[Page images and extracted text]

- - -

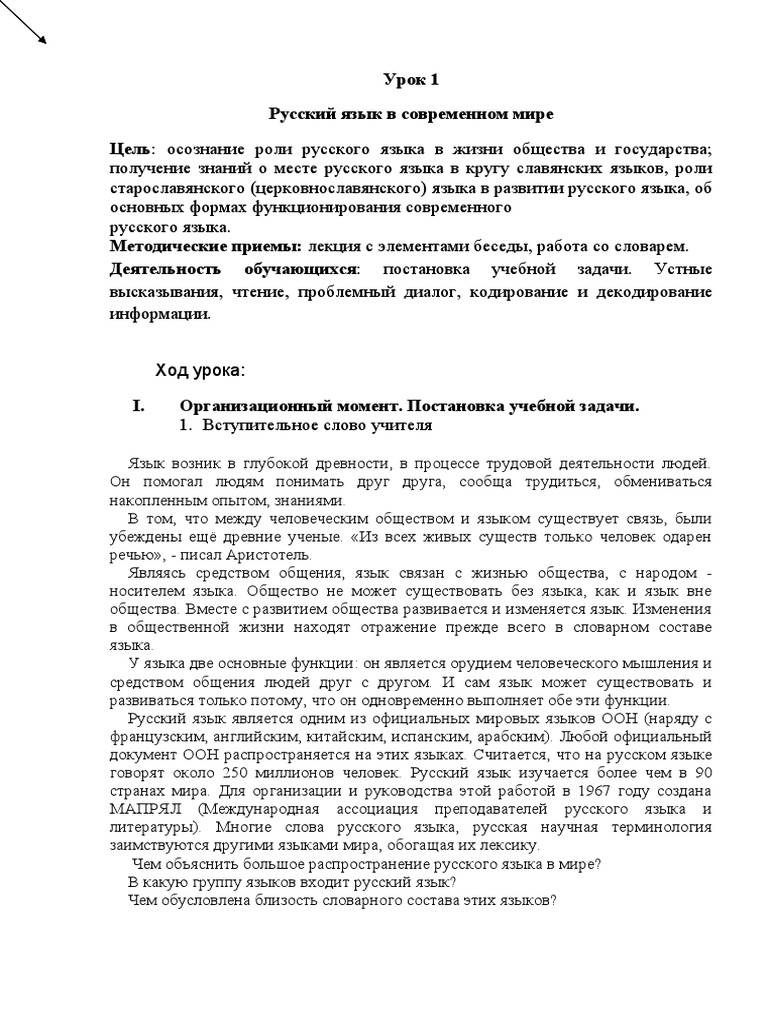 Урок 1

Русский язык в современном мире

Цель: осознание роли русского языка в жизни общества и государства; получение знаний о месте русского языка в кругу славянских языков, роли старославянского (церковнославянского) языка в развитии русского языка, об основных формах функционирования современного русского языка.
Методические приемы: лекция с элементами беседы, работа со словарем.
Деятельность обучающихся: постановка учебной задачи. Устные высказывания, чтение, проблемный диалог, кодирование и декодирование информации.

Ход урока:

I. Организационный момент. Постановка учебной задачи.
1. Вступительное слово учителя

Язык возник в глубокой древности, в процессе трудовой деятельности людей. Он помогал людям понимать друг друга, сообща трудиться, обмениваться накопленным опытом, знаниями.
В том, что между человеческим обществом и языком существует связь, были убеждены ещё древние ученые. «Из всех живых существ только человек одарен речью», - писал Аристотель.
Являясь средством общения, язык связан с жизнью общества, с народом - носителем языка. Общество не может существовать без языка, как и язык вне общества. Вместе с развитием общества развивается и изменяется язык. Изменения в общественной жизни находят отражение прежде всего в словарном составе языка.
У языка две основные функции: он является орудием человеческого мышления и средством общения людей друг с другом. И сам язык может существовать и развиваться только потому, что он одновременно выполняет обе эти функции.
Русский язык является одним из официальных мировых языков ООН (наряду с французским, английским, китайским, испанским, арабским). Любой официальный документ ООН распространяется на этих языках. Считается, что на русском языке говорят около 250 миллионов человек. Русский язык изучается более чем в 90 странах мира. Для организации и руководства этой работой в 1967 году создана МАПРЯЛ (Международная ассоциация преподавателей русского языка и литературы). Многие слова русского языка, русская научная терминология заимствуются другими языками мира, обогащая их лексику.
Чем объяснить большое распространение русского языка в мире?
В какую группу языков входит русский язык?
Чем обусловлена близость словарного состава этих языков?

- - -

## Work request
Locate the word "учебной" in the records and collect each line it appears in.

## Final answer
Деятельность обучающихся: постановка учебной задачи. Устные высказывания, чтение, проблемный диалог, кодирование и декодирование информации.
I. Организационный момент. Постановка учебной задачи.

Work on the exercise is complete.